_TEXT EXCERPT_
Plant varieties such as Carex pansa, Carex tumulicola "Berkley Sedge" and Brachypodium 'Denver Botanic Garden' are excellent to begin with. Adding varieties such as Pennisetum messiacum 'Red Bunny Tails' and Pennisetum spathiolatum "Slender Veldt Grass" will give height, color and texture to the meadow and make it more welcoming to native wildlife such as birds and beneficial insects. Greenlee calls grasses "the hair of the earth" and feels that developing a meadow is a much more earth-friendly way to garden because it uses no chemicals to maintain its health.
In addition to grasses, plants such as Nemesia 'Bluebird' and "Compact Innocence', Osteospermum 'Symphony Lemon', Diascia 'Little Charmer' and Verbena 'Temari Patio Blue' add color and fragrance to the tough-as-nails grass foundation and will create a wonderful romantic meadow right in your own backyard.
Here are the basic steps to follow if you want to create your own meadow: First, evaluate your plot to understand its composition and soil conditions. Select plants that are suited to your plot's conditions. Use grasses as the framework of your meadow. Set out grasses first, then fill in with flowers and other plants. Plant grass plugs on triangular centers for a more natural look. Fertilize your new meadow. Always water thoroughly after fertilizing. Spread a layer of mulch over your entire meadow.
A few points to remember:
Before planting a meadow, you must kill the existing turf. An all-purpose herbicide such as Round-Up will do the job.
Amend the soil with good compost or organic material and work it into the soil.
Apply a granular fertilizer after planting to help get the plants off to a good start.
Watering on a regular basis the first few months after planting is important to establish good root growth.
To add color to the meadow, place smaller flowering plants in drifts in groups of three or five, avoiding straight lines and circles since they won't look natural.
Watch closely for the return of non-native weeds and lawn grasses until the meadow is established.

_SET PROBLEM A_
According to the meadow-planting text, what does Greenlee call grasses?
The entries that follow have no connection to the meadow-planting text.

_GIVEN RECORDS_
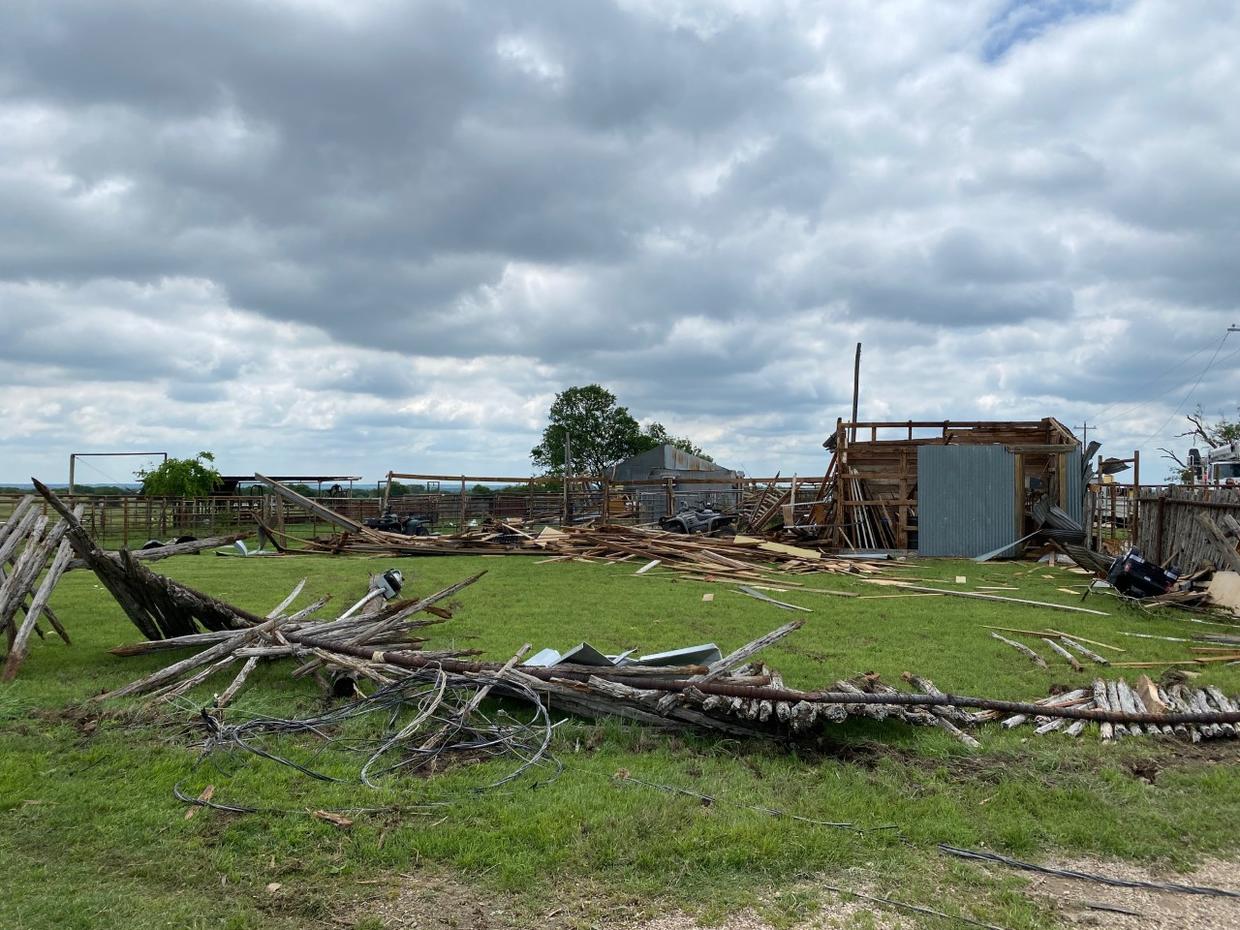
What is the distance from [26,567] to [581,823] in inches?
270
--
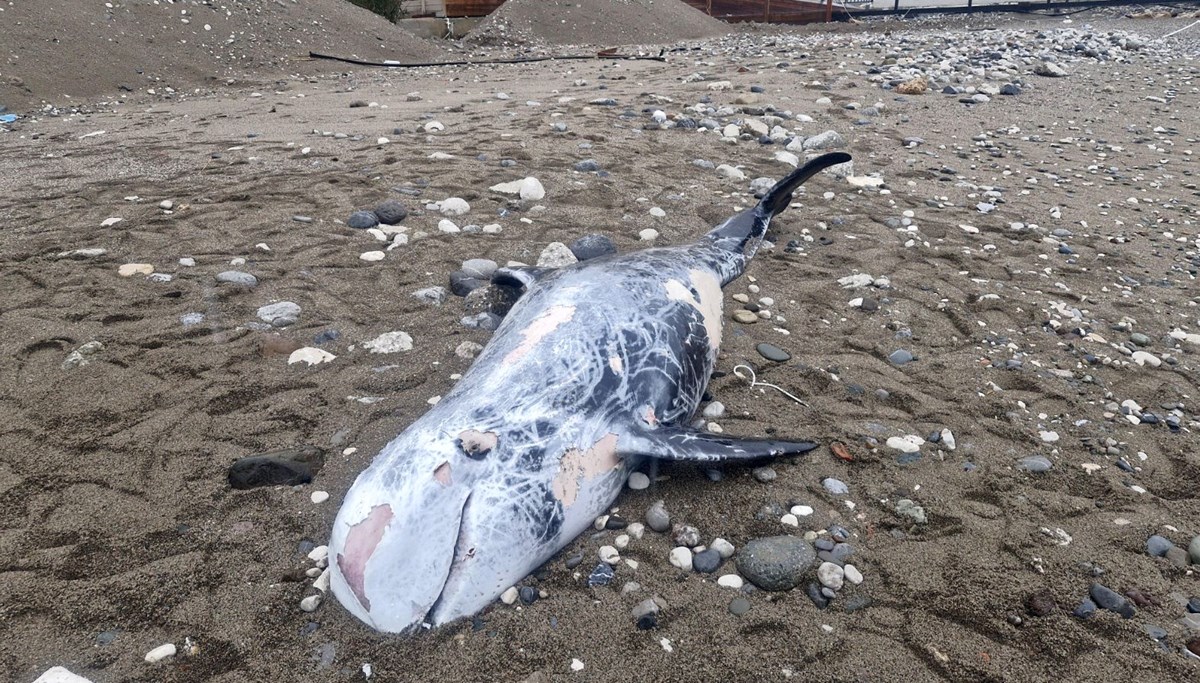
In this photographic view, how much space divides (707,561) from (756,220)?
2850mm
--
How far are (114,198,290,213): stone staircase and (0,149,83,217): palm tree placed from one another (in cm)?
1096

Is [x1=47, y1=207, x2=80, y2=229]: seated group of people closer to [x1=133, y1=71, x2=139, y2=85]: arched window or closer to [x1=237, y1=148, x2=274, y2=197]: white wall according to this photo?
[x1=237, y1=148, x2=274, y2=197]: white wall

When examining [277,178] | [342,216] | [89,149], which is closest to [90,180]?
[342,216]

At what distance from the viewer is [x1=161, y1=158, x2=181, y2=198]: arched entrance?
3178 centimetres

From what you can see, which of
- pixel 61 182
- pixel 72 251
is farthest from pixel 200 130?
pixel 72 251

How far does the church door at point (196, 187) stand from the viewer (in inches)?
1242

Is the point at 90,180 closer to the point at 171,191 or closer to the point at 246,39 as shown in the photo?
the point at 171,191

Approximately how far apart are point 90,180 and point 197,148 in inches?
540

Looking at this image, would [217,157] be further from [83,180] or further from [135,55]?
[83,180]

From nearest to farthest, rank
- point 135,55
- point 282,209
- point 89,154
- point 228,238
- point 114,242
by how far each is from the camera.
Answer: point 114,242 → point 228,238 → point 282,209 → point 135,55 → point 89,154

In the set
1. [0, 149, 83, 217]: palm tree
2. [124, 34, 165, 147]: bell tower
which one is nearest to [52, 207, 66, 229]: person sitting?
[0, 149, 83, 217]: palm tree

_SET PROBLEM B_
Convert part of the entries into a JSON list of strings with one string per line and blank lines omitted. Begin at the line containing "When examining [277,178]" and stop after the line containing "Answer: point 114,242".

_CORRECT RESULT A_
The hair of the earth.

_CORRECT RESULT B_
[
  "When examining [277,178] | [342,216] | [89,149], which is closest to [90,180]?",
  "[342,216]",
  "At what distance from the viewer is [x1=161, y1=158, x2=181, y2=198]: arched entrance?",
  "3178 centimetres",
  "From what you can see, which of",
  "- pixel 61 182",
  "- pixel 72 251",
  "is farthest from pixel 200 130?",
  "pixel 72 251",
  "How far does the church door at point (196, 187) stand from the viewer (in inches)?",
  "1242",
  "Is the point at 90,180 closer to the point at 171,191 or closer to the point at 246,39 as shown in the photo?",
  "the point at 171,191",
  "Approximately how far apart are point 90,180 and point 197,148 in inches?",
  "540",
  "Looking at this image, would [217,157] be further from [83,180] or further from [135,55]?",
  "[83,180]",
  "From nearest to farthest, rank",
  "- point 135,55",
  "- point 282,209",
  "- point 89,154",
  "- point 228,238",
  "- point 114,242",
  "by how far each is from the camera.",
  "Answer: point 114,242 → point 228,238 → point 282,209 → point 135,55 → point 89,154"
]